Пожалуйста, приведите заново отрывок текста о критике Деррида от «Критика Деррида направлена» до «к когнитивному измерению.», изменив в нем «очевидности» на «достоверности».

Текст документа =>
....

Я поэтапно воспроизвел теорию значения Гуссерля для того, чтобы показать именно тот пункт, на который направлена критика Деррида. Деррида намеревается выдвинуть в качестве аргумента против платонизирования значения и против развоплощающей интериоризации его языкового выражения неразрывное сплетение интеллигибельного со знаковым субстратом его выражения, и даже трансцендентальное главенство, примат знака по отношению к значению. Интересно, что он в своих рассуждениях не доходит до возражения против тех предпосылок философии сознания, которые не позволяют идентифицировать язык как интерсубъективно построенную промежуточную область, участвующую как в трансцендентальном характере миропостижения, так и в эмпирическом характере познаваемого внутреннего мира. Деррида начинает не с того узлового пункта, где разветвляются философия языка и сознания, т.е. где парадигма философии языка отходит от философии сознания, в результате чего идентичность значения предстает как зависимая от интерсубъективной практики употребления правил значения. Деррида следует за Гуссерлем скорее по пути трансцендентально-философского дистанцирования всего, что принадлежит внутреннему миру, от конституирующей мир работы субъективности; только на этих последних рубежах он готов начать сражение против господства идеально трактуемого бытия.

Критика Деррида направлена на понимание Гуссерлем истины как очевидности, практически так же Хайдеггер когда-то критиковал понимание Гуссерлем феномена. Чтобы закрепить статус существующих «в себе» значений по ту сторону всякого воплощения, Гуссерль неизбежно должен прибегнуть к точке зрения, согласно которой эти сущности показывают себя «от себя самих», как чистые феномены, достигшие данности. Это воззрение он конструирует как осуществление интенции значения, как самоданность «предмета», который является интенцией языкового выражения. То, что порождает интенцию значения, относится к смыслопридающему акту как представление к актуальному восприятию предмета. Это воззрение платит по векселю, выставленному выраженным значением. Следуя такой точке зрения, Гуссерль, конечно, a priori приспосабливает все подлежащие языковому выражению значения к когнитивному измерению.

....

Фрагменты данных =>
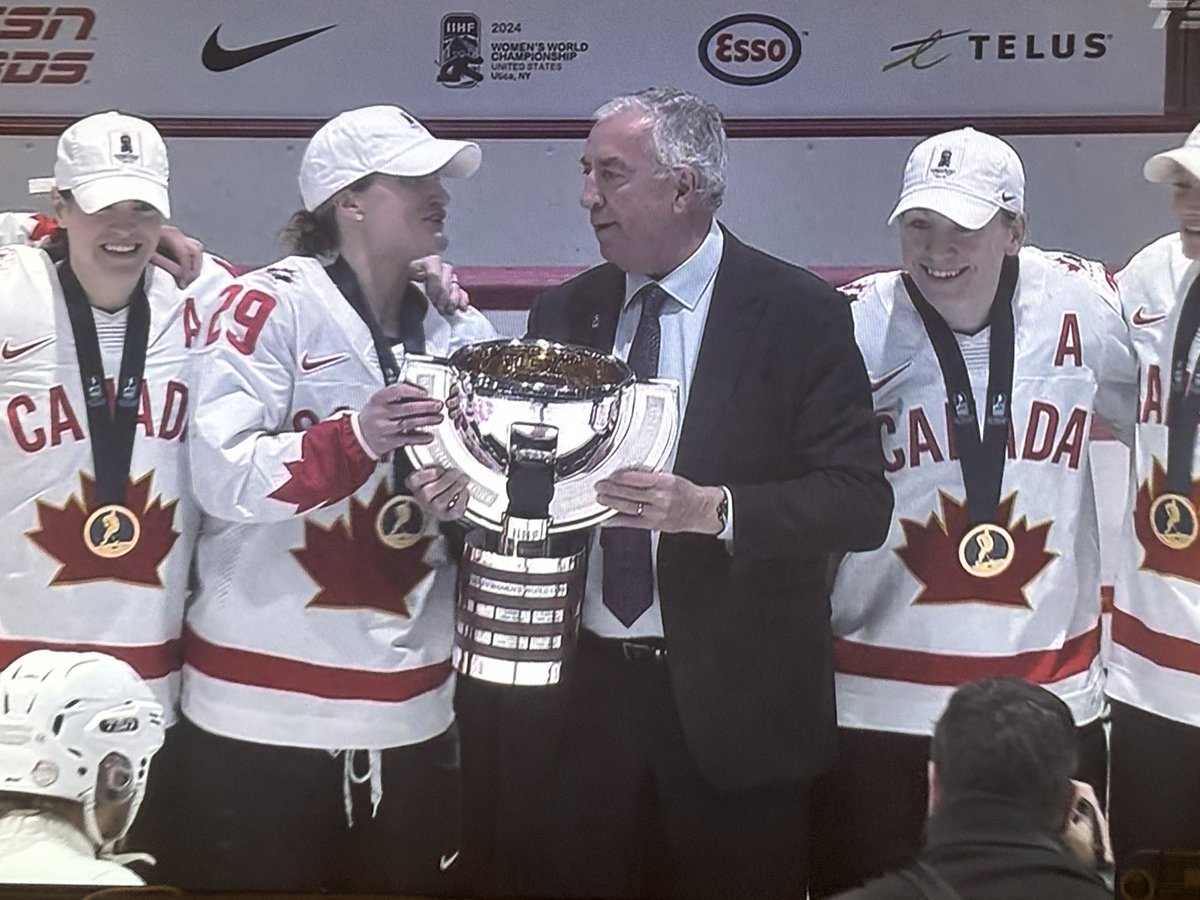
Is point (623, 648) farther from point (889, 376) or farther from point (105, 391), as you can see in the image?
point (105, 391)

....

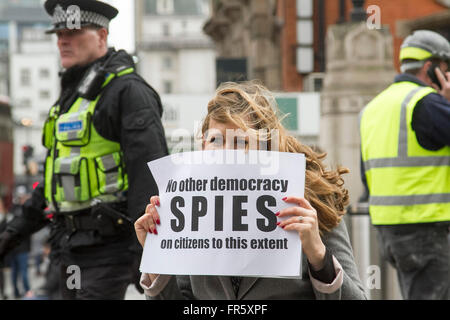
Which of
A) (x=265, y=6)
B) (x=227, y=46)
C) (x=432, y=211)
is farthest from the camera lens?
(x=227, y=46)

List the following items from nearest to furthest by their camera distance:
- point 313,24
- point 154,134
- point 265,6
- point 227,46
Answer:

....

Результат упражнения =>
Критика Деррида направлена на понимание Гуссерлем истины как достоверности, практически так же Хайдеггер когда-то критиковал понимание Гуссерлем феномена. Чтобы закрепить статус существующих «в себе» значений по ту сторону всякого воплощения, Гуссерль неизбежно должен прибегнуть к точке зрения, согласно которой эти сущности показывают себя «от себя самих», как чистые феномены, достигшие данности. Это воззрение он конструирует как осуществление интенции значения, как самоданность «предмета», который является интенцией языкового выражения. То, что порождает интенцию значения, относится к смыслопридающему акту как представление к актуальному восприятию предмета. Это воззрение платит по векселю, выставленному выраженным значением. Следуя такой точке зрения, Гуссерль, конечно, a priori приспосабливает все подлежащие языковому выражению значения к когнитивному измерению.